» **THE PROBLEM**: Every line from the one with "Dolmabahçe Sarayı, Beşiktaş, Istanbul, Deniz, Su" through the end of the entries below must be retyped exactly, and only those lines. The pictures are not part of the copy.

◆ ◆ ◆ ◆ ◆

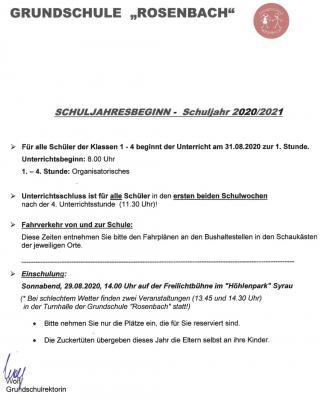 Vorschaubild zur Meldung: Schuljahresbeginn 2020/21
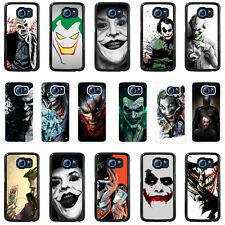 The Joker cover case for Samsung Galaxy Phone - T59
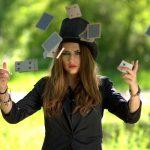 Une femme magicienne
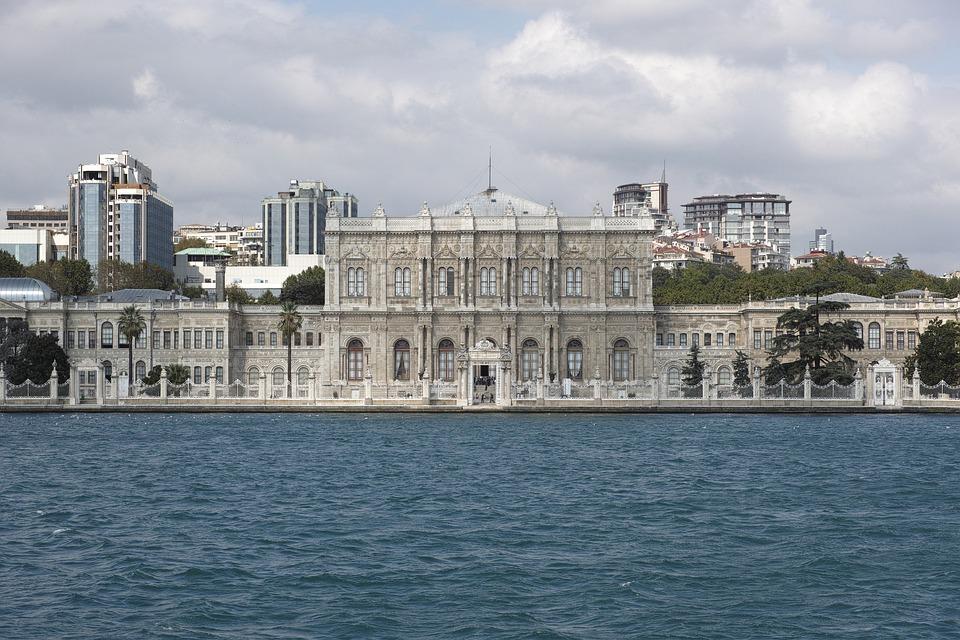 Dolmabahçe Sarayı, Beşiktaş, Istanbul, Deniz, Su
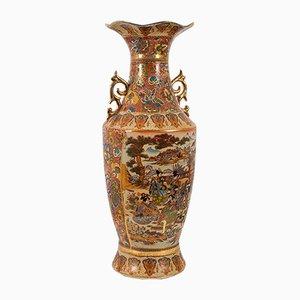 Vaso a forma di balaustro Art Déco, anni '40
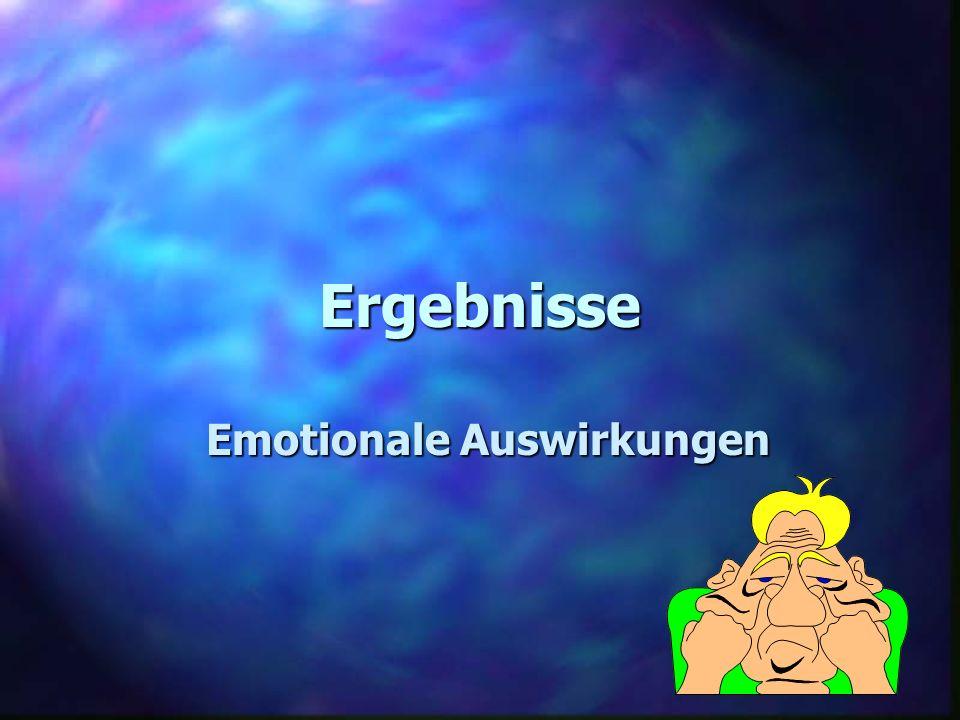 Emotionale Auswirkungen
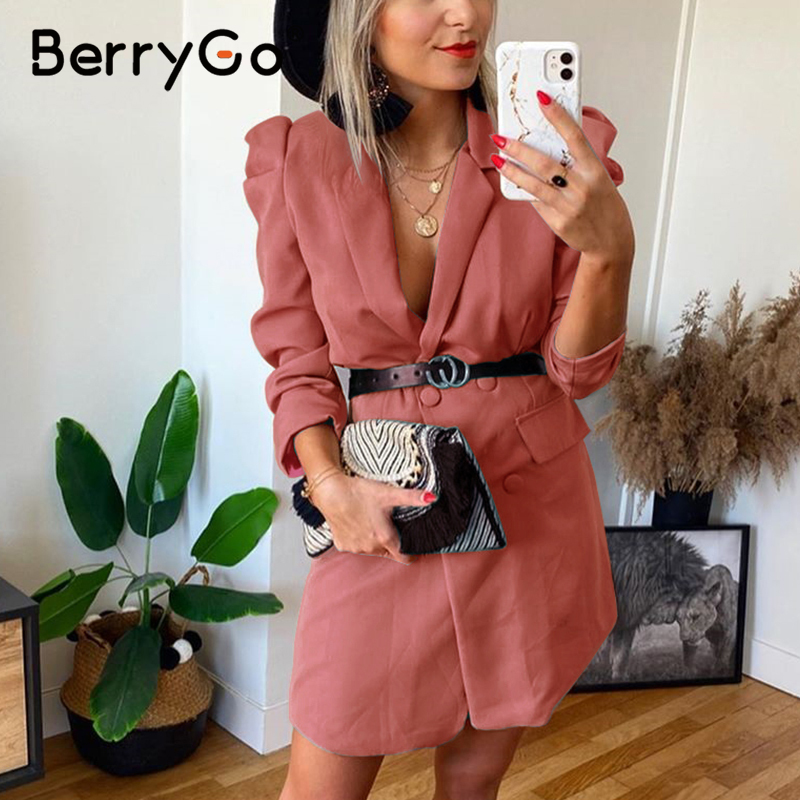 BerryGo button blazer dress straight women Puff sleeve casual high waist belt green dress Elegant 2020 solid office dress ladies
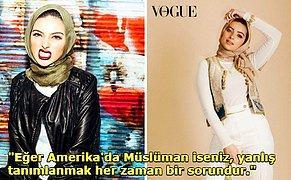 Vogue Dergisi Aynı İsimli İki Ünlü Müslüman Kadını Karıştırınca Özür Dilemek Zorunda Kaldı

◆ ◆ ◆ ◆ ◆

» **WORKED SOLUTION**:
 Dolmabahçe Sarayı, Beşiktaş, Istanbul, Deniz, Su
 Vaso a forma di balaustro Art Déco, anni '40
 Emotionale Auswirkungen
 BerryGo button blazer dress straight women Puff sleeve casual high waist belt green dress Elegant 2020 solid office dress ladies
 Vogue Dergisi Aynı İsimli İki Ünlü Müslüman Kadını Karıştırınca Özür Dilemek Zorunda Kaldı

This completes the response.